Mayor Billy Kenoi started his second term, members of the new County Council took their oaths of office, and Mitch Roth became the county prosecuting attorney Monday.

Hundreds of friends, family members and supporters turned out in the sweltering Afook-Chinen Civic Auditorium in Hilo to watch the biennial inauguration ceremony, and to listen to the new leaders of the county pledge to get back to work.

“I look forward to working with you to improve infrastructure in all of our districts islandwide, because the beneficiaries of our hard work are our families,” Kenoi said. He added later: “I look forward to accomplishing much in the short time that we’ve been given.”

“I look forward to four incredible years, an opportunity and privilege granted to few. I promise to work hard every single day and night, and to do so with love, respect and aloha,” Kenoi said.

The mayor thanked outgoing Managing Director Bill Takaba, who was retiring after 39 years with Hawaii County, and the audience gave him a standing ovation.

Prosecutor Mitch Roth was sworn in next.

“One of my goals is to staff the office with people who have ethical integrity, a sound moral compass and a passion for justice, as well as treating everyone with dignity and respect,” Roth said in his statement.

“My personal philosophy of the Prosecutor’s Office is that we do God’s work to ensure justice,” Roth said. “We will try to improve the time it takes to get cases through the system, because nobody should have to wait for years for things to get to the starting line.”
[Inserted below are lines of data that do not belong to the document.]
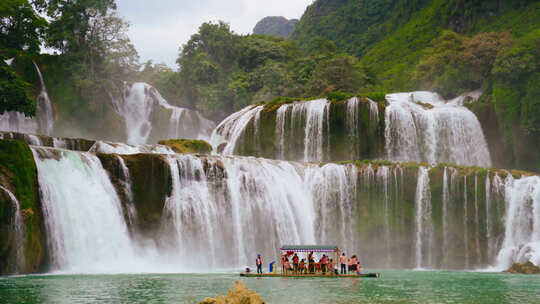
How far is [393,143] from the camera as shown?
36969 mm

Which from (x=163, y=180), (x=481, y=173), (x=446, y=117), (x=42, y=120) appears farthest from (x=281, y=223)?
(x=42, y=120)

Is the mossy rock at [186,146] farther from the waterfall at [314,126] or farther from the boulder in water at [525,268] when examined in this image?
the boulder in water at [525,268]

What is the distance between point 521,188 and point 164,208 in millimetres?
18455

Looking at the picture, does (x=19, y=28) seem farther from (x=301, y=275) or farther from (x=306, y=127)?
(x=301, y=275)

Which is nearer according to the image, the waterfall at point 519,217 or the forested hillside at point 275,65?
the waterfall at point 519,217

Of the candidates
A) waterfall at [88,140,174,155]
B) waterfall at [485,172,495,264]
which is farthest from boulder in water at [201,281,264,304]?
waterfall at [485,172,495,264]

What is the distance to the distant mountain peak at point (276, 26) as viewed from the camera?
152 metres

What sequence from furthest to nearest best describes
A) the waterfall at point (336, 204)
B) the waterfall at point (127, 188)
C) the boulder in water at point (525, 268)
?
1. the waterfall at point (336, 204)
2. the waterfall at point (127, 188)
3. the boulder in water at point (525, 268)

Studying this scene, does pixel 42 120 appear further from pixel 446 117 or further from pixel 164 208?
pixel 446 117

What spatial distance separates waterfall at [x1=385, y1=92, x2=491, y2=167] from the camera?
1451 inches

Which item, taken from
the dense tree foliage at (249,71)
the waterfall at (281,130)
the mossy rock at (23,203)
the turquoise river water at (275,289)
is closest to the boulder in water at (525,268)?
the turquoise river water at (275,289)

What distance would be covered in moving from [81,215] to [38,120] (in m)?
21.6

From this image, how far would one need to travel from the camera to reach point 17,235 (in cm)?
2073

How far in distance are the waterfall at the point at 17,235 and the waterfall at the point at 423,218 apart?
778 inches
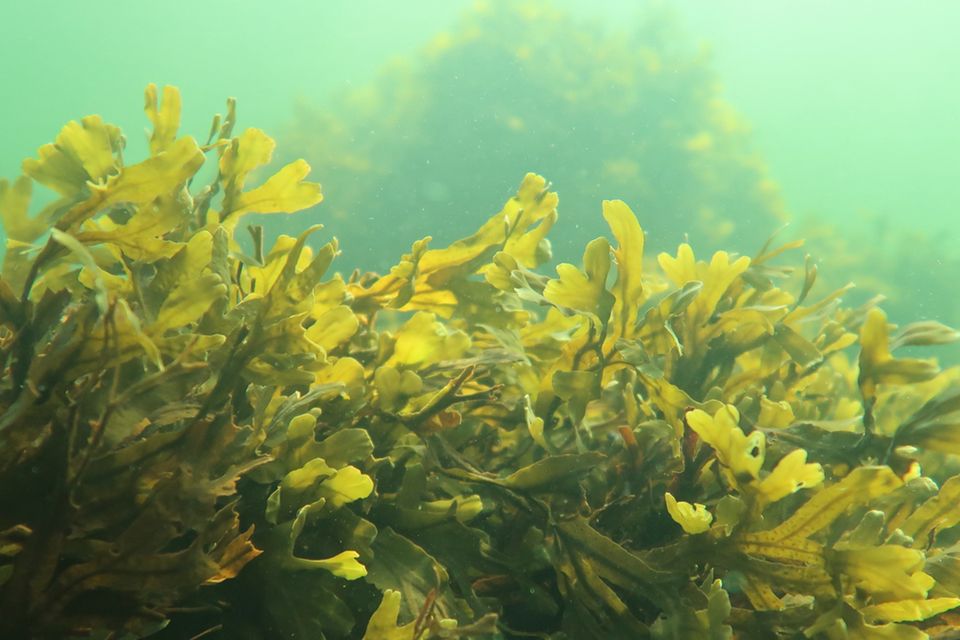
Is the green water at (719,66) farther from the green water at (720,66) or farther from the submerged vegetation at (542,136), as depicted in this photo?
the submerged vegetation at (542,136)

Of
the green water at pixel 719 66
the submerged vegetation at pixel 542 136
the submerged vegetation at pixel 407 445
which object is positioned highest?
the green water at pixel 719 66

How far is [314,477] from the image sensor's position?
59 centimetres

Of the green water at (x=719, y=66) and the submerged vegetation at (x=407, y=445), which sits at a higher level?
the green water at (x=719, y=66)

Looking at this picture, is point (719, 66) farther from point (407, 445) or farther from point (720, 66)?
point (407, 445)

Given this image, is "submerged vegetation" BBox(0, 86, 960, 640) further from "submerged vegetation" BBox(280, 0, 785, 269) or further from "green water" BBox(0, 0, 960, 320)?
"green water" BBox(0, 0, 960, 320)

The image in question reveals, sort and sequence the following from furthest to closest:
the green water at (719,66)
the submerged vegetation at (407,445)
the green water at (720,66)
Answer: the green water at (720,66) → the green water at (719,66) → the submerged vegetation at (407,445)

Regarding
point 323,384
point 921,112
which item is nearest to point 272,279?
point 323,384

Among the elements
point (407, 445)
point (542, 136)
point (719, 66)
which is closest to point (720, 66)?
point (719, 66)

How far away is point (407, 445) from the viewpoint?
2.33ft

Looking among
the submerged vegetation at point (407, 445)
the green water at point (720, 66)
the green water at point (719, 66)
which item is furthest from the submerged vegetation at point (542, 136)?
the green water at point (720, 66)

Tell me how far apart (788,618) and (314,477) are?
499mm

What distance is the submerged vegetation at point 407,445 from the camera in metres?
0.54

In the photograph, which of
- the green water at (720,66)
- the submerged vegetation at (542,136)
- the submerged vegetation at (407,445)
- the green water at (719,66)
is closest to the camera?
the submerged vegetation at (407,445)

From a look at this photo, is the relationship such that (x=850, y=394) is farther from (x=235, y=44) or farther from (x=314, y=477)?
(x=235, y=44)
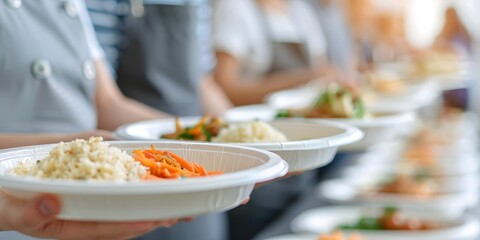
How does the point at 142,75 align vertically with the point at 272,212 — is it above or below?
above

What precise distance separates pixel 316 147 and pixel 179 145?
19cm

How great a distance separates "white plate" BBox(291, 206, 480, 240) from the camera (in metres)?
2.10

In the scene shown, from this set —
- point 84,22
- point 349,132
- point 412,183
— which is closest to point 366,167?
point 412,183

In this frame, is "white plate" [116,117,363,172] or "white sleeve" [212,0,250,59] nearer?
"white plate" [116,117,363,172]

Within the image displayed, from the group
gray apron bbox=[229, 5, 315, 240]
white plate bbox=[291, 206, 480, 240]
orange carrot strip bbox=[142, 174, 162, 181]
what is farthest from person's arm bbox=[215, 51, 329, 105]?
orange carrot strip bbox=[142, 174, 162, 181]

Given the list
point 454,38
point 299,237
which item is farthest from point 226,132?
point 454,38

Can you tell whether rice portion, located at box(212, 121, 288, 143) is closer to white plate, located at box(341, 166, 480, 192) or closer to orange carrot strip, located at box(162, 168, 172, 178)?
orange carrot strip, located at box(162, 168, 172, 178)

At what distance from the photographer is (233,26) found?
9.09 feet

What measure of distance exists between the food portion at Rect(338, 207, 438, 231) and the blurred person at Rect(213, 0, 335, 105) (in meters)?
0.65

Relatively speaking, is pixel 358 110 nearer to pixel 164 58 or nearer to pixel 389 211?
pixel 164 58

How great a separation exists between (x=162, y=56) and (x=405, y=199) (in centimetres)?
108

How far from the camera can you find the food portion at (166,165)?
72 cm

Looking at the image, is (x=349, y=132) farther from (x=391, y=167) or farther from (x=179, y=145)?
(x=391, y=167)

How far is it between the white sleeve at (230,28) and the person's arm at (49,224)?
2.01m
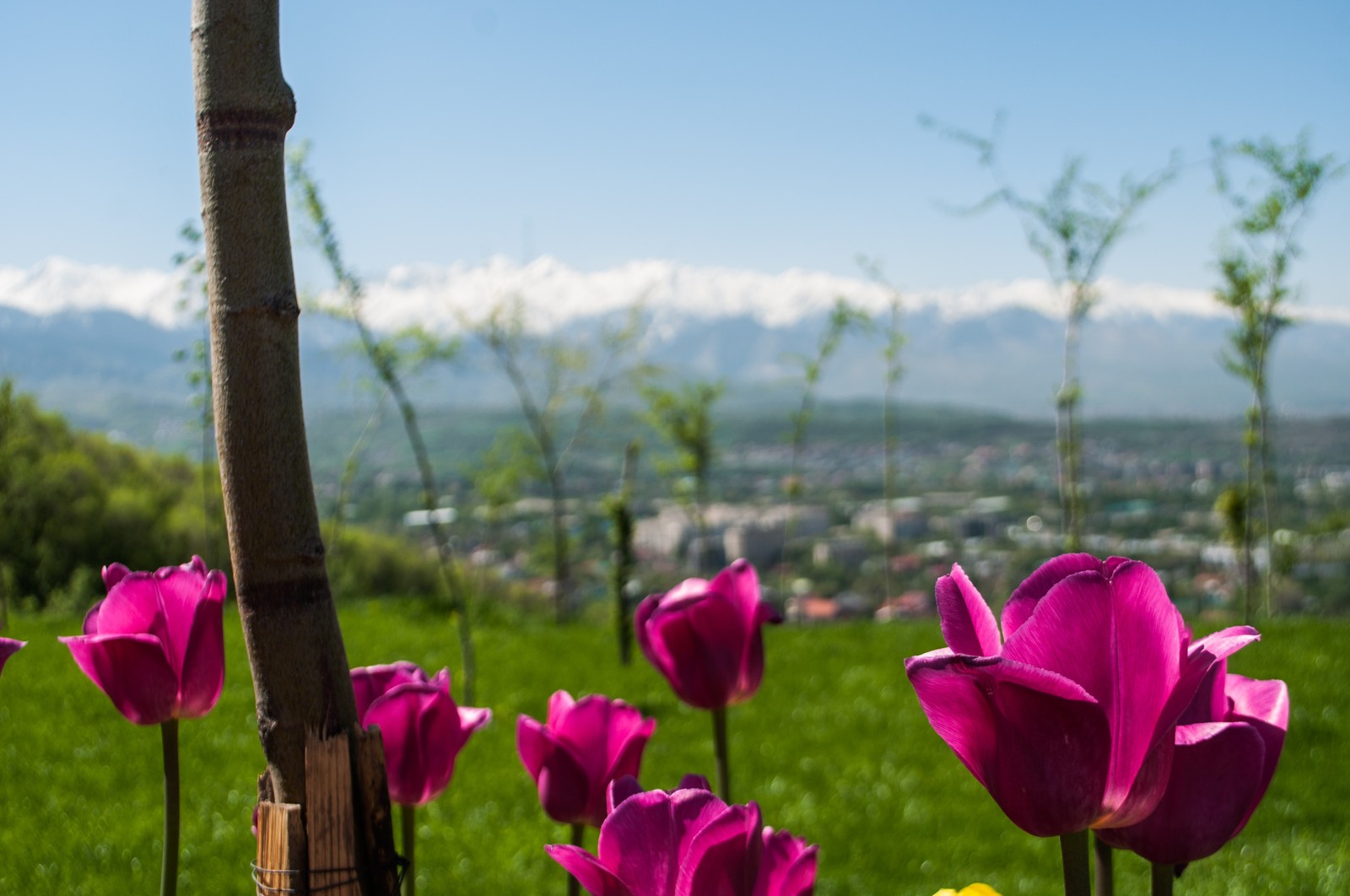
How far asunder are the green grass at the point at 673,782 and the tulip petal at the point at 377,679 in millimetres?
1962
“With the council that we have here, the mayor that we have, and the wonderful community that we have, together we will make this community safe and healthy,” he said.

The County Council was sworn in next, and incoming Chairman J Yoshimoto spoke for the nine.
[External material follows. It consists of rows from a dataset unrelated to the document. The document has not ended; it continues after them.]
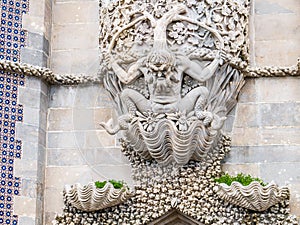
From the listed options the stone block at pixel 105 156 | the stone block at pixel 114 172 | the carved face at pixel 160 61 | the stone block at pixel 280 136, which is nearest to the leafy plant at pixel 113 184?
the stone block at pixel 114 172

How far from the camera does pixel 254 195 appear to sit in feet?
32.1

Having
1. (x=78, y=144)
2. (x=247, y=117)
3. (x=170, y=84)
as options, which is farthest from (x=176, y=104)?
(x=78, y=144)

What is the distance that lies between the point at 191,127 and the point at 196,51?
2.18ft

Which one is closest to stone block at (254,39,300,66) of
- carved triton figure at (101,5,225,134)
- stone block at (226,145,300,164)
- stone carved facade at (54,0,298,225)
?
stone carved facade at (54,0,298,225)

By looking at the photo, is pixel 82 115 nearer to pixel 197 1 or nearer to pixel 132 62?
pixel 132 62

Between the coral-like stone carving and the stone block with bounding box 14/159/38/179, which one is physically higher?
the coral-like stone carving

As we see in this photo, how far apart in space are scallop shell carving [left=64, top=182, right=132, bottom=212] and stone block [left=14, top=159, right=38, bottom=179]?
461 mm

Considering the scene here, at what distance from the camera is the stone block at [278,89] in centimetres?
1036

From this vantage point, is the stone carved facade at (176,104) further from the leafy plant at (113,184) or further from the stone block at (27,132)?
A: the stone block at (27,132)

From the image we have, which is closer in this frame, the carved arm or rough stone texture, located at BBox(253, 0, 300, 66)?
the carved arm

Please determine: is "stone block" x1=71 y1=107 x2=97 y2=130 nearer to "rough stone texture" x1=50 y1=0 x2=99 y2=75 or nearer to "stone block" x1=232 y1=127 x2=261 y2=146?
"rough stone texture" x1=50 y1=0 x2=99 y2=75

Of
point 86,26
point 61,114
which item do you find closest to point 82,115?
point 61,114

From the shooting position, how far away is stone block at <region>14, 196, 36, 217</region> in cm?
1016

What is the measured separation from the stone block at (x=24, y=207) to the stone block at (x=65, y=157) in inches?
18.3
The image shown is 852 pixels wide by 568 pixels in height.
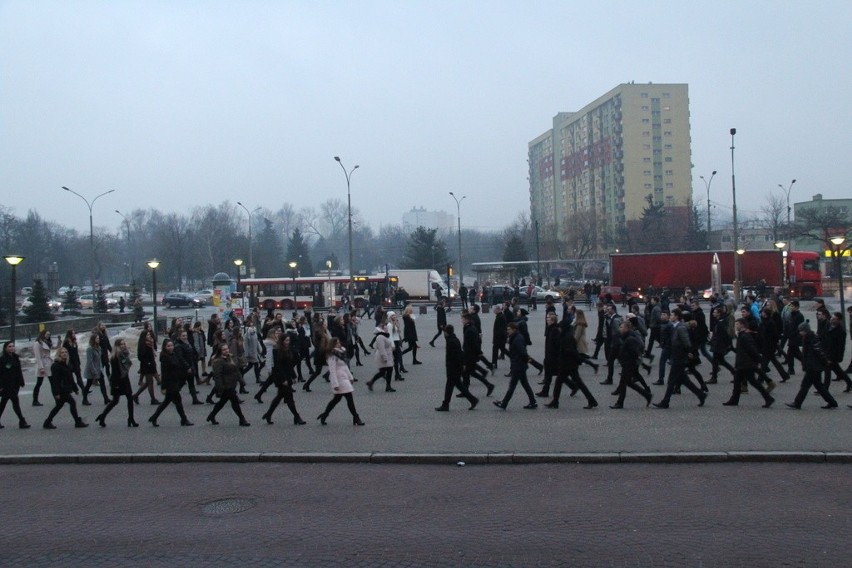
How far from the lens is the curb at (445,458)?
9391mm

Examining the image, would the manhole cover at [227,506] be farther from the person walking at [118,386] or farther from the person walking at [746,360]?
the person walking at [746,360]

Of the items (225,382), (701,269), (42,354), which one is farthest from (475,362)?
(701,269)

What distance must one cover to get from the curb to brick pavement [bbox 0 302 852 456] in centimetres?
24

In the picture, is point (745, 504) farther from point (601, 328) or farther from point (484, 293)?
point (484, 293)

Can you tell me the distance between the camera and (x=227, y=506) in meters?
8.23

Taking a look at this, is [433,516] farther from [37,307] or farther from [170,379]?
[37,307]

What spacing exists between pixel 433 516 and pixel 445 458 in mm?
2304

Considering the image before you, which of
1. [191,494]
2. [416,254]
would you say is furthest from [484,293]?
[191,494]

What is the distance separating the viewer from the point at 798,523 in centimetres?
700

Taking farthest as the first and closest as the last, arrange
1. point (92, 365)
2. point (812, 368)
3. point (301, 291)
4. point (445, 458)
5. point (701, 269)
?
point (301, 291), point (701, 269), point (92, 365), point (812, 368), point (445, 458)

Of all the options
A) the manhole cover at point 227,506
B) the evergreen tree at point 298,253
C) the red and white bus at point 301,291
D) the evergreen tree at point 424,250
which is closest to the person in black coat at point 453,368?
the manhole cover at point 227,506

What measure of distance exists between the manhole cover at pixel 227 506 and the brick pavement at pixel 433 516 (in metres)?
0.08

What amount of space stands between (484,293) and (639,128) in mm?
66213

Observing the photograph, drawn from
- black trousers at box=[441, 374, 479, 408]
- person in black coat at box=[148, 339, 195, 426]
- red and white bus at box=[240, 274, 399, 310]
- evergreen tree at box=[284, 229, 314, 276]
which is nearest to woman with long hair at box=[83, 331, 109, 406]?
person in black coat at box=[148, 339, 195, 426]
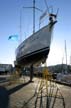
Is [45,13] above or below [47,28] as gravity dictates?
above

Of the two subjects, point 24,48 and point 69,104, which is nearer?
point 69,104

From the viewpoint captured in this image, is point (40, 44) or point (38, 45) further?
point (38, 45)

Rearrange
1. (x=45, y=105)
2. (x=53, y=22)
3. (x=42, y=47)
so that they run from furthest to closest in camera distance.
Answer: (x=42, y=47) < (x=53, y=22) < (x=45, y=105)

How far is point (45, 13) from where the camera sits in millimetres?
21266

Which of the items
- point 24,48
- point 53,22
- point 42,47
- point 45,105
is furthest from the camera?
point 24,48

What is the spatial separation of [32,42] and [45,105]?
43.9 ft

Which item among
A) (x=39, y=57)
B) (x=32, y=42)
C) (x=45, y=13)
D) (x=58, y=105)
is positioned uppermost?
(x=45, y=13)

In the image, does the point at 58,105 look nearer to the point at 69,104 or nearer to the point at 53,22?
the point at 69,104

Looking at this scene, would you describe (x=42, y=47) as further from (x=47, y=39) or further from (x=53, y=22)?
(x=53, y=22)

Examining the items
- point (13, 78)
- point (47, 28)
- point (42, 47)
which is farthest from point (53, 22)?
point (13, 78)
“Family and folks, take a good look, because we’ll be working really hard, and you may not see the council members at home very much, because we’ll be really working hard,” Yoshimoto said.

Each of the nine council members wants to make the county a better place, Yoshimoto said.
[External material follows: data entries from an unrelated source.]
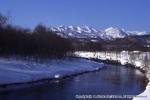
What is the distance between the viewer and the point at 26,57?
2231 inches

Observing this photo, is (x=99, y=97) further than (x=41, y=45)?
No

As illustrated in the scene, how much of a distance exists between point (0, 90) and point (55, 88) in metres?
4.58

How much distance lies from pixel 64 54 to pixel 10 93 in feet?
152

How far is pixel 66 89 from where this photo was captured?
31500 mm

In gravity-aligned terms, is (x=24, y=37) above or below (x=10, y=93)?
above

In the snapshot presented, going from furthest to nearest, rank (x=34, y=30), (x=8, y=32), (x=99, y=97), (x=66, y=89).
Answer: (x=34, y=30)
(x=8, y=32)
(x=66, y=89)
(x=99, y=97)

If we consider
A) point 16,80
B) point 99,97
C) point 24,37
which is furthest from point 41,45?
point 99,97

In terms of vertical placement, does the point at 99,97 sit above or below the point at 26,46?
below

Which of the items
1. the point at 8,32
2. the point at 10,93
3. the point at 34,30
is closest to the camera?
the point at 10,93

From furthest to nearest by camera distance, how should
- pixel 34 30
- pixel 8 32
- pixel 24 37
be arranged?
pixel 34 30, pixel 24 37, pixel 8 32

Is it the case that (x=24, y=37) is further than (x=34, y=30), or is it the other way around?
(x=34, y=30)

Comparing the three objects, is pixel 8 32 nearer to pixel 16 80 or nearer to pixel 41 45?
pixel 41 45

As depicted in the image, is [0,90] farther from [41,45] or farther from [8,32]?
[41,45]

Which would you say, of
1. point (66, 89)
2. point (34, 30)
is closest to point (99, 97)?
point (66, 89)
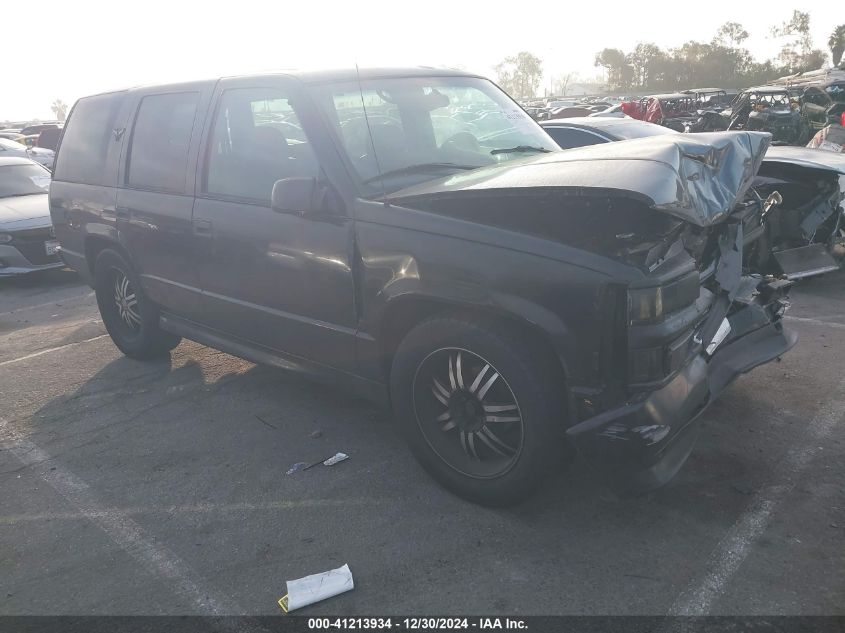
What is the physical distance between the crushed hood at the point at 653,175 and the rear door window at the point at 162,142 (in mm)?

“Our job ahead of us for the next two years is to work together. As our mayor and our prosecutor just said, together we can and together we will.”

“When you ask me what I foresee for the next two years, I see a lot of hard work,” Yoshimoto said. “I see a lot of challenging issues that will come up before us, and I believe nine of us can make the tough decisions, along with the mayor, to make sure our island home is a better place.”

“We’re in this together as one, and I’d ask everyone for their continued support,” he said.

The council members for the 2012-2014 term are Valerie Poindexter, 1st District; Yoshimoto, 2nd District; Dennis “Fresh” Onishi, 3rd District; Greggor Ilagan, 4th District; Zendo Kern, 5th District; Brenda Ford, 6th District; Dru Kanuha, 7th District; Karen Eoff, 8th District; and Margaret Wille, 9th District.

The council’s focus on working with the mayor is a pivot from the majority that adjourned Monday morning for the last time.

Prior to the inauguration, the outgoing council met for the sine die session, a customary opportunity for the council members to sheathe their daggers and say a few kind words about those who were leaving.

“For me, you’re the most courageous council member, ever,” Ford said to Chairman Dominic Yagong, lauding him for “standing up for what is right, even if the odds were against you.”

“It has been an honor and a privilege,” Yagong said. He thanked his staff and called Jamae Kawauchi’s appointment as clerk “the best decision I’ve ever made.”

Councilman Fred Blas, defeated in a bid for re-election, was on the mainland to be with his family in the wake of the death of his brother, and the council members offered their condolences.

“His heart was in the right place. He did a lot of things to his community,” Councilman Donald Ikeda said of Blas.

“He was one that was not afraid to get his hands dirty,” Yagong said.

Councilman Angel Pilago praised Hoffmann, who was prevented by term limits from seeking re-election, as a champion of the county’s then-free Hele-On bus system, and for his role in organizing golf tournaments to benefit the Food Basket.

“We didn’t always agree, but I have to admit that you’ve frequently been right,” Ikeda said, calling the free bus “a really good idea.”

Like Hoffmann, Ikeda also took office in 2004. Facing term limits, the former clerk ran for the state Senate and was defeated in the Aug. 11 election.

“I hope that you enjoy your retirement and maybe we might be seeing you coming back in two years from now,” Onishi said. Most of the departing council members received similar expressions of hope that they might return in 2014.

“When I ran for office, all I wanted to do was to make our community and the island of Hawaii a better place to live,” Ikeda said. “I just love the people of Hawaii and I just want it to be a better place.”

Pilago, who chose not to seek re-election, was thanked for his ability to bring a Hawaiian cultural perspective to the council.

“I want to really commend you for the water improvement districts you did in North Kona,” Ford said.

While all of the council members were thanked for their service, some of the strongest praise was reserved for outgoing Councilwoman Brittany Smart. She was elected in 2010 but opted to run for the state House of Representatives after redistricting placed her in the same council district as Ford.

Smart lost a Democratic primary race to Richard Onishi, brother of Dennis Onishi.

All agreed that Smart had lived up to her name.

“Ms. Smart, you are truly the most intelligent woman I have ever met,” Ford said.

“She’s truly intelligent and she has a very good sense of how to address an issue,” Hoffmann said.

Yagong addressed his colleagues one last time before closing the meeting.

“I will pound the gavel for the very last time as chair. This meeting is …”

“We need to vote” on the motion to adjourn, Kawauchi interrupted.

Having done so, Yagong pounded his gavel, bringing to a close another tumultuous two-year term of the County Council.